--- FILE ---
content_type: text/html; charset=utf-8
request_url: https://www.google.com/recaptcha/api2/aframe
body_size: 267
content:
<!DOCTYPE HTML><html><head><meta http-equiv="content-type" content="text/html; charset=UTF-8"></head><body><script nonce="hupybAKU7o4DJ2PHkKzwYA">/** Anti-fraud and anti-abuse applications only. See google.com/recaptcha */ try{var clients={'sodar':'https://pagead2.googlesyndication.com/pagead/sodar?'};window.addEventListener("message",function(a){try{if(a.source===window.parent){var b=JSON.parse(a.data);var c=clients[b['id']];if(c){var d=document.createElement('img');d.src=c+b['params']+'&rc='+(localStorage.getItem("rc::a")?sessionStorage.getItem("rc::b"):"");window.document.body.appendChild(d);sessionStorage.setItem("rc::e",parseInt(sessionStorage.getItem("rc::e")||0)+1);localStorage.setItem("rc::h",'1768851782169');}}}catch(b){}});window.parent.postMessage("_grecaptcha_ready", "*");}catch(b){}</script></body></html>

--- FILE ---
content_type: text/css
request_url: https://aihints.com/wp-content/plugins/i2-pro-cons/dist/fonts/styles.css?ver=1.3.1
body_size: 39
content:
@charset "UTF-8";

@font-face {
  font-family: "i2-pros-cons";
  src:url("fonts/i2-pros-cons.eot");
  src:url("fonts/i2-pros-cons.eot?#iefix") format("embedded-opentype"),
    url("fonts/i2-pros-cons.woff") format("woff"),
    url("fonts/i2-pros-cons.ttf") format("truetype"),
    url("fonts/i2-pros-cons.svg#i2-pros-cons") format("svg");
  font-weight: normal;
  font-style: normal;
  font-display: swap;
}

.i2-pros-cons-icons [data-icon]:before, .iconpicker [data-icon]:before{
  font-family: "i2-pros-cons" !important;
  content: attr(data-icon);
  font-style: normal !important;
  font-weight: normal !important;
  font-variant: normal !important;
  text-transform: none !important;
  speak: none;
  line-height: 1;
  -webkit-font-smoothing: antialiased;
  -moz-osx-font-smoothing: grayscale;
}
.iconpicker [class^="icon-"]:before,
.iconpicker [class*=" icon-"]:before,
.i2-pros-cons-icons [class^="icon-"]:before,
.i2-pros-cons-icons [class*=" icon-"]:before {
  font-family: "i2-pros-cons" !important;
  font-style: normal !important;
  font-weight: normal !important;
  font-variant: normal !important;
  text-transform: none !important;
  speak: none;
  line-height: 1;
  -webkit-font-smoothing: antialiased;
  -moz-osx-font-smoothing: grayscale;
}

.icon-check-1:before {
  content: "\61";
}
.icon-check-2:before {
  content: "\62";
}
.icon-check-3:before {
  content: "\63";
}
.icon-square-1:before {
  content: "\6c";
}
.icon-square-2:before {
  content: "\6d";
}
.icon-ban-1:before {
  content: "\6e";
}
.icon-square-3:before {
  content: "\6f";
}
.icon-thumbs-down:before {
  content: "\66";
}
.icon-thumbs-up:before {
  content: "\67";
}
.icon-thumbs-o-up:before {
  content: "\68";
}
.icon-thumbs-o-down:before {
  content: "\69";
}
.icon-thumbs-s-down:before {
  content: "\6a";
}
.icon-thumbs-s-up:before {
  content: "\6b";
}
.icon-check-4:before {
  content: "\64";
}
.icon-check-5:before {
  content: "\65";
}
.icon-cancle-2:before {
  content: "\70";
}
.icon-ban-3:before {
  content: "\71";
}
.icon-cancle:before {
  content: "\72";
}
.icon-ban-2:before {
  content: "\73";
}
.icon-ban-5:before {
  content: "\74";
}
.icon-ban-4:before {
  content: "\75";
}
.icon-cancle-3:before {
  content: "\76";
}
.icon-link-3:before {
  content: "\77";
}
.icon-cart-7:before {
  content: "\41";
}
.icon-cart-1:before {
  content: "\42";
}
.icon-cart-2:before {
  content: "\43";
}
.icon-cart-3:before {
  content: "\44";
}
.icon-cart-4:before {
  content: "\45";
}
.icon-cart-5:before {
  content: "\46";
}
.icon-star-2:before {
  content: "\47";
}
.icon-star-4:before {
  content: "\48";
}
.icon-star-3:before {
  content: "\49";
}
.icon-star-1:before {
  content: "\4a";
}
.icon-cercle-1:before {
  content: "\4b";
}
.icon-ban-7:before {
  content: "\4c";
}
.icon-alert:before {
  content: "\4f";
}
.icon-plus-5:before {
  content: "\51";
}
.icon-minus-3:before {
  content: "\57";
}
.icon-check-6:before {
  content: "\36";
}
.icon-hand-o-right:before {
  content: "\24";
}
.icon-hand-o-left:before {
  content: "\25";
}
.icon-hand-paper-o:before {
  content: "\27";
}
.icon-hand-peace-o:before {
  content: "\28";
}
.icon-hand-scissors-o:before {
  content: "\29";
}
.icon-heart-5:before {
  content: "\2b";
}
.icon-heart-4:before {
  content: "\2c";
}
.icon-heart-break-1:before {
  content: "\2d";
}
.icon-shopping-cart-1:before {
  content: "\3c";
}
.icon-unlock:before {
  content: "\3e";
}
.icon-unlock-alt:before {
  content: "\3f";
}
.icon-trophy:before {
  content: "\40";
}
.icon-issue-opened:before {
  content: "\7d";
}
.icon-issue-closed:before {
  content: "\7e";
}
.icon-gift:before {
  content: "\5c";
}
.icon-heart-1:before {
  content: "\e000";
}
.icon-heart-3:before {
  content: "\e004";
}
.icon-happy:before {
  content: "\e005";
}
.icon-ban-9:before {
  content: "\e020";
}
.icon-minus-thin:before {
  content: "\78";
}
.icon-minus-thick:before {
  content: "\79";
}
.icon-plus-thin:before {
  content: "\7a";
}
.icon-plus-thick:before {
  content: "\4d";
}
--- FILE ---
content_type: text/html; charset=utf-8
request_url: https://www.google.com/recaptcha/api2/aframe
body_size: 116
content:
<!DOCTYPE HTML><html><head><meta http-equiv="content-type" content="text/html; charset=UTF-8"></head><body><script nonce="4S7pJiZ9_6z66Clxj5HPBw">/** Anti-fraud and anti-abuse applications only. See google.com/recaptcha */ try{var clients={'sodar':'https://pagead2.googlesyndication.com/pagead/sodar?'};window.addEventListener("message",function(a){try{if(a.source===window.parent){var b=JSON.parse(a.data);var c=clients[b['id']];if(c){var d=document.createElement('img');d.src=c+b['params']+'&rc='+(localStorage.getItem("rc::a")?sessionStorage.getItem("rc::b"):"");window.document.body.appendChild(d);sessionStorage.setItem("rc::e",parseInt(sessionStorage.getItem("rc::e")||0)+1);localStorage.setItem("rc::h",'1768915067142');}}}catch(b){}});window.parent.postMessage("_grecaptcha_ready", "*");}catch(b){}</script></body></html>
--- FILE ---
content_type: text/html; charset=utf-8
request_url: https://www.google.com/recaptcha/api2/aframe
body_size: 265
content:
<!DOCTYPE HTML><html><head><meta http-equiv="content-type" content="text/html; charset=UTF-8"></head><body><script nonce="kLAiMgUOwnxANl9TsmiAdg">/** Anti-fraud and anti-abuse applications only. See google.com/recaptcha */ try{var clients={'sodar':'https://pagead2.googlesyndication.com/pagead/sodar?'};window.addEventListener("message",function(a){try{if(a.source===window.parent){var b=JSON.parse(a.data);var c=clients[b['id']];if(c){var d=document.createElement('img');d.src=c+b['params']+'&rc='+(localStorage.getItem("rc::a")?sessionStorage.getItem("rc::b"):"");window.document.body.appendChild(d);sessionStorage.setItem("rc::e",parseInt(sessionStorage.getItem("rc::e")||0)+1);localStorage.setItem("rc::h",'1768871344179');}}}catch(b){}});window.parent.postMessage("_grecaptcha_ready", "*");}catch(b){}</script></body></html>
++++
- [TASK STATEMENT] Your answer should be one number: how many lines in the material hold the word "hand".

- [WRITTEN ANSWER] 5